■ **SELECTED EXTRACT**:

Caring for a loved one is a huge responsibility, but it shouldn’t be regarded as a burden. There are a number of valuable skills a caregiver should remember when providing care, because their loved one is a human being, and not merely the sum of their illnesses.
Preserve their dignity. A sick person still wants to retain as much dignity as possible. Of course, this will largely depend on the extent of their incapacitation. If they need to be showered, dressed and assisted in the bathroom, they are still entitled to be respected because these things are very personal and normally private.
The caregiver should listen to, and respect the wishes of, the patient as much as possible. After all, it is that person’s life to live as they see fit. The caregiver is there to simply help with that goal.
Get the loved one involved. Even if a person is physically incapacitated in some way, he or she can often make many decisions for his or her self. Choosing what food to eat, what clothes to wear, when to go to bed and get up and many other decisions can still be made by the loved one. The caregiver is there to help the person do the things he/she can’t, or would be too hard to do on their own.
Encourage independence. A caregiver needs to know when to offer assistance and when to let the patient do something on their own. Independence is something that everybody craves and fights for, because relinquishing any part of that independence is like letting go of a part of the person’s former life.
It doesn’t matter if the loved one takes three or four times longer to do something the caregiver could do much faster and easier; the caregiver should actively encourage them to do it. Such things may include: planning meals, cooking, paying bills and many other tasks that most people take for granted.

■ **INFORMATION SHOWN**:

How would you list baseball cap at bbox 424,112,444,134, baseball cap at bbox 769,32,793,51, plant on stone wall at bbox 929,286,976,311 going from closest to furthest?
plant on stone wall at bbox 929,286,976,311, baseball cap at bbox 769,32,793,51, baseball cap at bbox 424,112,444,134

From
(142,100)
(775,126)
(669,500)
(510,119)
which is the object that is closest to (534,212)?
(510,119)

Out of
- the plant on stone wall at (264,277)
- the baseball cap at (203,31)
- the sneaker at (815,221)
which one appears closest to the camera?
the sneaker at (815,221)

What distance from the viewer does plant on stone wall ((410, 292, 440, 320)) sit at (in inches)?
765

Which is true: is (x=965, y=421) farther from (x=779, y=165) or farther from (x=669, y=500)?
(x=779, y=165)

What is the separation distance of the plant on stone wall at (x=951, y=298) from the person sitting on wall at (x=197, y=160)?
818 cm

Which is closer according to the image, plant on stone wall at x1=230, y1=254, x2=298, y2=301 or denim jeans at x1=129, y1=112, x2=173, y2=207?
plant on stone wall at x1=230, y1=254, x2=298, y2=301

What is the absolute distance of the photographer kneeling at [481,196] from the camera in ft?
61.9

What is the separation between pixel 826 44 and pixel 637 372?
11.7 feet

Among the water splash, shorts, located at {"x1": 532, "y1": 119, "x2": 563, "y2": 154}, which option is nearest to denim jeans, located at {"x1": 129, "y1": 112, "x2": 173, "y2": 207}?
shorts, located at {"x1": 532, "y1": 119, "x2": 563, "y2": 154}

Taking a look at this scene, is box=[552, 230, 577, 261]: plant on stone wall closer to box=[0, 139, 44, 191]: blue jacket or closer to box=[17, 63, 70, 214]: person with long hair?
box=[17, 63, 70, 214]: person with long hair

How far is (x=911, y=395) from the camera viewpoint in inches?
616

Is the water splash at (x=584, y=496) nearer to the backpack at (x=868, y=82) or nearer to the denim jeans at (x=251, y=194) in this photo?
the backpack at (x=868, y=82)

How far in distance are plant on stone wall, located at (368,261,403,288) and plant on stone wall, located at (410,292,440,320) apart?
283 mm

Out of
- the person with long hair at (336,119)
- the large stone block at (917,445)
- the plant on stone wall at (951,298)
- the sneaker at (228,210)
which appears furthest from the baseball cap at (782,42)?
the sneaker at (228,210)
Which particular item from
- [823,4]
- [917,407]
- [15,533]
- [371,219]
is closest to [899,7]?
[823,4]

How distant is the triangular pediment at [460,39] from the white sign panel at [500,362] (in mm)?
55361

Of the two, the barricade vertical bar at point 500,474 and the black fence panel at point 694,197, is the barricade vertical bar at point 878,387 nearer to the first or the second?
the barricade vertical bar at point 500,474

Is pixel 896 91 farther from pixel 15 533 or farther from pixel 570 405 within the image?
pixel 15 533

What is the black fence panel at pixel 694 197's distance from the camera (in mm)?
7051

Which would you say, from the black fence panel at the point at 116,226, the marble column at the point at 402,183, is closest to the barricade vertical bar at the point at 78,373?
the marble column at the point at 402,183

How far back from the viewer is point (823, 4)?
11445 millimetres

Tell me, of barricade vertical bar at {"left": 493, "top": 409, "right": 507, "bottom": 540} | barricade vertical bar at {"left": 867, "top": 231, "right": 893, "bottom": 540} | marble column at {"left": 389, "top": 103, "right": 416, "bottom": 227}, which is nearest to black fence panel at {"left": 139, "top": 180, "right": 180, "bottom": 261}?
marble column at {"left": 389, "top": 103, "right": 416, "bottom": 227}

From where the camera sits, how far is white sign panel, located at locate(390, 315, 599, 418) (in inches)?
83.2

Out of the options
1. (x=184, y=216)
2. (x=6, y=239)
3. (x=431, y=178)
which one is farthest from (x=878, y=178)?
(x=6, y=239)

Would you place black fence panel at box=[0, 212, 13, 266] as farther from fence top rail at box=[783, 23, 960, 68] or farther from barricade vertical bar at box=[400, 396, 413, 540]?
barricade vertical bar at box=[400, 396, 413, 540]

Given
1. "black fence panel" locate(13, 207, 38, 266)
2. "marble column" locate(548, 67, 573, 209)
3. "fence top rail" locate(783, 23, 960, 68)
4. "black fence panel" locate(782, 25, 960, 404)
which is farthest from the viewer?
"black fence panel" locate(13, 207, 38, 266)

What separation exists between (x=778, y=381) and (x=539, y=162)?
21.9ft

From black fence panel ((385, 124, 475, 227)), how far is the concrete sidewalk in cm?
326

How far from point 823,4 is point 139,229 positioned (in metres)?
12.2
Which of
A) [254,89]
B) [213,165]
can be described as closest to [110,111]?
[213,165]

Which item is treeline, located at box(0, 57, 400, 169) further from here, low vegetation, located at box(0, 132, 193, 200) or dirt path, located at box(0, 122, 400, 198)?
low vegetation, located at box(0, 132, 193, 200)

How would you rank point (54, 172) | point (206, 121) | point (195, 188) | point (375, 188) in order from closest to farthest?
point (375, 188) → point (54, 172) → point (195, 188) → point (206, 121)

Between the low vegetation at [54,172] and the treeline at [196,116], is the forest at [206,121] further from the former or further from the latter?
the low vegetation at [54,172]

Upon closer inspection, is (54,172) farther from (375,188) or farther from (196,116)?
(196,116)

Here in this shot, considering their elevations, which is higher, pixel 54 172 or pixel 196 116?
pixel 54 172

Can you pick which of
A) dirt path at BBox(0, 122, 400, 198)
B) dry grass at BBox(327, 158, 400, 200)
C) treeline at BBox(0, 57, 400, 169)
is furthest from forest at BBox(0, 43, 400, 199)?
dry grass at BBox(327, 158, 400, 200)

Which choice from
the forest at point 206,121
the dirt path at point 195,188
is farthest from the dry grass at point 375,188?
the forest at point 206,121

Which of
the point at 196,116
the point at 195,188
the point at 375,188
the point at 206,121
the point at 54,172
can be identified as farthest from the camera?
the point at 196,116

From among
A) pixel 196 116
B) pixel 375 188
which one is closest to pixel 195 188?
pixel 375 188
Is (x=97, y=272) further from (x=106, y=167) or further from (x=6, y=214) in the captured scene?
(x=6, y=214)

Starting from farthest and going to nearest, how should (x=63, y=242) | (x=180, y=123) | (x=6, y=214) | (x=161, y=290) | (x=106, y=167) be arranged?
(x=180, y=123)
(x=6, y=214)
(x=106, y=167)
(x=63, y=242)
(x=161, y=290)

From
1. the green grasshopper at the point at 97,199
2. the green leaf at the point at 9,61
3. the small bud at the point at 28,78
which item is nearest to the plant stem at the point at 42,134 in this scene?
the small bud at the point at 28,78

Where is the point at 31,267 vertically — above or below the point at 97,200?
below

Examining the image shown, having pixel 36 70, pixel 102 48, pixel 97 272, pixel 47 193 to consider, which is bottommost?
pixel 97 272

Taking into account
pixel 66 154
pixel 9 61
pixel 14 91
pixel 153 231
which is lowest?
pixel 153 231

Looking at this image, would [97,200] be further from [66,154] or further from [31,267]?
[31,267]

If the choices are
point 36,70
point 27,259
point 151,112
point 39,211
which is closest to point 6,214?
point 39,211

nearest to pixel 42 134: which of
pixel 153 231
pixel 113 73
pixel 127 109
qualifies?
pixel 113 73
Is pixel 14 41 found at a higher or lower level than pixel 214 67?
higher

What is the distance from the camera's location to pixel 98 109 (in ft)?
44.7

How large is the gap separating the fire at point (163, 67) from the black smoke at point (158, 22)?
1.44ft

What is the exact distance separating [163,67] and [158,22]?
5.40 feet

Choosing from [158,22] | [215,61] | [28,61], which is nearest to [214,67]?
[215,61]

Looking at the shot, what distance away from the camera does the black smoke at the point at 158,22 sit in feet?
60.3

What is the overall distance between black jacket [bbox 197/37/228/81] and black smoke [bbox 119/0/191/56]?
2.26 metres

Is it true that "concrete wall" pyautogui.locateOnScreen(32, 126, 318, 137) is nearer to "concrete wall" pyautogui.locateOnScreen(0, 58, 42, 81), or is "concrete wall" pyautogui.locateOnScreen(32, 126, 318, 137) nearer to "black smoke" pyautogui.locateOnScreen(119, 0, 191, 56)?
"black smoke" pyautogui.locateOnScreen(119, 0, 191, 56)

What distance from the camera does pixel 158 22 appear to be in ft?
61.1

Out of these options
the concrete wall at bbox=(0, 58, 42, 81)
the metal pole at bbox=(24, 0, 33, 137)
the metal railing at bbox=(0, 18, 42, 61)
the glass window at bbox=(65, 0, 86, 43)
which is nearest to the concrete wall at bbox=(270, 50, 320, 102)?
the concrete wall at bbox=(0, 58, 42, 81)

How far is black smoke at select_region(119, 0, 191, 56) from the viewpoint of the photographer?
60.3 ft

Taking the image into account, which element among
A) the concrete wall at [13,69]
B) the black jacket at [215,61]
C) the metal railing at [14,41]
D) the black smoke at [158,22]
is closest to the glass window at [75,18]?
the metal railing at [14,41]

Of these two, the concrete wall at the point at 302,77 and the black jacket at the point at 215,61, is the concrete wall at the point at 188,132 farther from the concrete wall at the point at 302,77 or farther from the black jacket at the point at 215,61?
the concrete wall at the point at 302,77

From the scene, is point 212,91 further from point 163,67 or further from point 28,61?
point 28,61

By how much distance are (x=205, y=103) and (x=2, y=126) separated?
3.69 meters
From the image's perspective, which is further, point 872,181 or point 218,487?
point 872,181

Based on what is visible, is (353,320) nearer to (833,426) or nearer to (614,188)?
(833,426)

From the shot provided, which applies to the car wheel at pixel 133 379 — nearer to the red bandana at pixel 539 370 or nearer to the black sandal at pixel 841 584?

■ **TASK INSTRUCTIONS**:
a – Please repeat the caregiving text word for word, everything from "Get the loved" down to "do on their own.".
b – Turn the paragraph of the caregiving text that begins "Get the loved one involved" into a short bulleted list that keeps its main facts.
c – Take the caregiving text further, picking up right after its final sentence.

■ **ACTIVITY ANSWERS**:
a –
Get the loved one involved. Even if a person is physically incapacitated in some way, he or she can often make many decisions for his or her self. Choosing what food to eat, what clothes to wear, when to go to bed and get up and many other decisions can still be made by the loved one. The caregiver is there to help the person do the things he/she can’t, or would be too hard to do on their own.

b –
- Involve the loved one. Even a physically incapacitated person can often make many decisions for themselves.
- They can still choose what food to eat, what clothes to wear, when to go to bed and get up, and more.
- The caregiver helps with what the person can't do, or would find too hard to do alone.

c –
Act as an advocate. A caregiver may know more about their charge’s medical history and what regular appointments and specialists the person has to see. The patient may not be able to communicate easily, so the caregiver can become the mouthpiece and ask doctors questions on behalf of the patient.
Seek help. Caregivers are often so used to providing care to their loved ones that they forget to seek help for themselves. It’s impossible to provide care 24/7. The caregiver needs to sleep, do things outside of the home and even have a holiday to get away and relax for a while. This is essential, because caregiving can be very stressful.
Support avenues. The caregiver needs to find avenues of support. The first place to turn to is other family members. However, friends may also be able to help. There are caregiving groups, council resources, the local church and many other places to turn to for assistance with some aspects of the overall caregiving service.
This list barely scrapes the surface of what it means to be a caregiver. It’s certainly not a role entered into lightly. If possible, the role should be shared between two or more people, thus allowing the caregiver to get some regular respite.